Saved entries:
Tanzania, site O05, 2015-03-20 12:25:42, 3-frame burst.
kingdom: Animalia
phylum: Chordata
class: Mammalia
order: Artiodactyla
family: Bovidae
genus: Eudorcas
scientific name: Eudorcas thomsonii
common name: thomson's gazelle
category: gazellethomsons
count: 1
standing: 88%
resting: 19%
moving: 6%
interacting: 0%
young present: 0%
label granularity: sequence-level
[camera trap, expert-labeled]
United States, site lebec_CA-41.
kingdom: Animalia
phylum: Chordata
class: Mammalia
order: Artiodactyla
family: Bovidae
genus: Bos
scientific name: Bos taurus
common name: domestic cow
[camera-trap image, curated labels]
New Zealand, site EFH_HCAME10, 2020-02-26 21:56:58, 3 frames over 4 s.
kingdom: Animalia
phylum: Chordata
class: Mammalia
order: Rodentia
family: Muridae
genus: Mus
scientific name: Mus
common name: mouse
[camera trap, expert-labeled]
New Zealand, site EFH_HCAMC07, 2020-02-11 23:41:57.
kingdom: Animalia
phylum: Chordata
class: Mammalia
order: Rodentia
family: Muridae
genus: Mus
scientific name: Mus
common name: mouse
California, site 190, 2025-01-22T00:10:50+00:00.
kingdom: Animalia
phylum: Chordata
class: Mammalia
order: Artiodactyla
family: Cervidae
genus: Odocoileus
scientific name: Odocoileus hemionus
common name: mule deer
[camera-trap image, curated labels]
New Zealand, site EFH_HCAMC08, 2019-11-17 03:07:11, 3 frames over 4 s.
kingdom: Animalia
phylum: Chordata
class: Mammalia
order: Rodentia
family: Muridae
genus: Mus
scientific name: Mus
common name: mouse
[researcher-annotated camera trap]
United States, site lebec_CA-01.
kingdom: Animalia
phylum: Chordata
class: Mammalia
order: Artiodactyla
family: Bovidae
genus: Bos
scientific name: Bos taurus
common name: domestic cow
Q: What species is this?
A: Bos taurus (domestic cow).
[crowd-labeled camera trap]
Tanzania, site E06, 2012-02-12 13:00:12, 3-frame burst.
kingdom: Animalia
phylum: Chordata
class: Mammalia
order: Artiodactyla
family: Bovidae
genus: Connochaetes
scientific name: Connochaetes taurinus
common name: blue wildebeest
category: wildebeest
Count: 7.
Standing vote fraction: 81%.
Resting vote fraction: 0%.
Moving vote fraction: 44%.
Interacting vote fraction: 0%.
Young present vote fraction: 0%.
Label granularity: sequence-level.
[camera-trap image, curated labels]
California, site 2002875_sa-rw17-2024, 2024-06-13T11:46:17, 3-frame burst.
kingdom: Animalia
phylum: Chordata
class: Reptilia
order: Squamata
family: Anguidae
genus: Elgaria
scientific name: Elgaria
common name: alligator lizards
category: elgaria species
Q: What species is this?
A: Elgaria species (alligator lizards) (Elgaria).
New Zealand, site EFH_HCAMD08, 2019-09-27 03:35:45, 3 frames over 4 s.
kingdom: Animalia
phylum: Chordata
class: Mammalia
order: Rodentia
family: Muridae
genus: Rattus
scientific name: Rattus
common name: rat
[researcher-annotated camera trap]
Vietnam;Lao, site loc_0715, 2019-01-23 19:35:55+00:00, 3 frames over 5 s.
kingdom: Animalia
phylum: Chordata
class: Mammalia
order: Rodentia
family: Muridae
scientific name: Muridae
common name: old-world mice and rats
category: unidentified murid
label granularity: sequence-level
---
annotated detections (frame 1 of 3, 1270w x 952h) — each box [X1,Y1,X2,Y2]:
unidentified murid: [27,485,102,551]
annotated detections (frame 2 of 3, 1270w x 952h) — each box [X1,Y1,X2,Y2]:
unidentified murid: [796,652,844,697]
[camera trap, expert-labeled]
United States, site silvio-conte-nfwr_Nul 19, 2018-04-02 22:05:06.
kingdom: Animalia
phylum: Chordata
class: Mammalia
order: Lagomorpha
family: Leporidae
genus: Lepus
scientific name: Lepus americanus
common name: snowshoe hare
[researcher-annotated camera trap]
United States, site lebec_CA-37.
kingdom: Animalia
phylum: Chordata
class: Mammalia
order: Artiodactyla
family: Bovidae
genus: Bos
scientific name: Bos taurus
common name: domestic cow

◆ **What is being asked**
Give back the entries exactly. Omit none of them.

◆ **Answer for the task**
Tanzania, site O05, 2015-03-20 12:25:42, 3-frame burst.
kingdom: Animalia
phylum: Chordata
class: Mammalia
order: Artiodactyla
family: Bovidae
genus: Eudorcas
scientific name: Eudorcas thomsonii
common name: thomson's gazelle
category: gazellethomsons
count: 1
standing: 88%
resting: 19%
moving: 6%
interacting: 0%
young present: 0%
label granularity: sequence-level
[camera trap, expert-labeled]
United States, site lebec_CA-41.
kingdom: Animalia
phylum: Chordata
class: Mammalia
order: Artiodactyla
family: Bovidae
genus: Bos
scientific name: Bos taurus
common name: domestic cow
[camera-trap image, curated labels]
New Zealand, site EFH_HCAME10, 2020-02-26 21:56:58, 3 frames over 4 s.
kingdom: Animalia
phylum: Chordata
class: Mammalia
order: Rodentia
family: Muridae
genus: Mus
scientific name: Mus
common name: mouse
[camera trap, expert-labeled]
New Zealand, site EFH_HCAMC07, 2020-02-11 23:41:57.
kingdom: Animalia
phylum: Chordata
class: Mammalia
order: Rodentia
family: Muridae
genus: Mus
scientific name: Mus
common name: mouse
California, site 190, 2025-01-22T00:10:50+00:00.
kingdom: Animalia
phylum: Chordata
class: Mammalia
order: Artiodactyla
family: Cervidae
genus: Odocoileus
scientific name: Odocoileus hemionus
common name: mule deer
[camera-trap image, curated labels]
New Zealand, site EFH_HCAMC08, 2019-11-17 03:07:11, 3 frames over 4 s.
kingdom: Animalia
phylum: Chordata
class: Mammalia
order: Rodentia
family: Muridae
genus: Mus
scientific name: Mus
common name: mouse
[researcher-annotated camera trap]
United States, site lebec_CA-01.
kingdom: Animalia
phylum: Chordata
class: Mammalia
order: Artiodactyla
family: Bovidae
genus: Bos
scientific name: Bos taurus
common name: domestic cow
Q: What species is this?
A: Bos taurus (domestic cow).
[crowd-labeled camera trap]
Tanzania, site E06, 2012-02-12 13:00:12, 3-frame burst.
kingdom: Animalia
phylum: Chordata
class: Mammalia
order: Artiodactyla
family: Bovidae
genus: Connochaetes
scientific name: Connochaetes taurinus
common name: blue wildebeest
category: wildebeest
Count: 7.
Standing vote fraction: 81%.
Resting vote fraction: 0%.
Moving vote fraction: 44%.
Interacting vote fraction: 0%.
Young present vote fraction: 0%.
Label granularity: sequence-level.
[camera-trap image, curated labels]
California, site 2002875_sa-rw17-2024, 2024-06-13T11:46:17, 3-frame burst.
kingdom: Animalia
phylum: Chordata
class: Reptilia
order: Squamata
family: Anguidae
genus: Elgaria
scientific name: Elgaria
common name: alligator lizards
category: elgaria species
Q: What species is this?
A: Elgaria species (alligator lizards) (Elgaria).
New Zealand, site EFH_HCAMD08, 2019-09-27 03:35:45, 3 frames over 4 s.
kingdom: Animalia
phylum: Chordata
class: Mammalia
order: Rodentia
family: Muridae
genus: Rattus
scientific name: Rattus
common name: rat
[researcher-annotated camera trap]
Vietnam;Lao, site loc_0715, 2019-01-23 19:35:55+00:00, 3 frames over 5 s.
kingdom: Animalia
phylum: Chordata
class: Mammalia
order: Rodentia
family: Muridae
scientific name: Muridae
common name: old-world mice and rats
category: unidentified murid
label granularity: sequence-level
---
annotated detections (frame 1 of 3, 1270w x 952h) — each box [X1,Y1,X2,Y2]:
unidentified murid: [27,485,102,551]
annotated detections (frame 2 of 3, 1270w x 952h) — each box [X1,Y1,X2,Y2]:
unidentified murid: [796,652,844,697]
[camera trap, expert-labeled]
United States, site silvio-conte-nfwr_Nul 19, 2018-04-02 22:05:06.
kingdom: Animalia
phylum: Chordata
class: Mammalia
order: Lagomorpha
family: Leporidae
genus: Lepus
scientific name: Lepus americanus
common name: snowshoe hare
[researcher-annotated camera trap]
United States, site lebec_CA-37.
kingdom: Animalia
phylum: Chordata
class: Mammalia
order: Artiodactyla
family: Bovidae
genus: Bos
scientific name: Bos taurus
common name: domestic cow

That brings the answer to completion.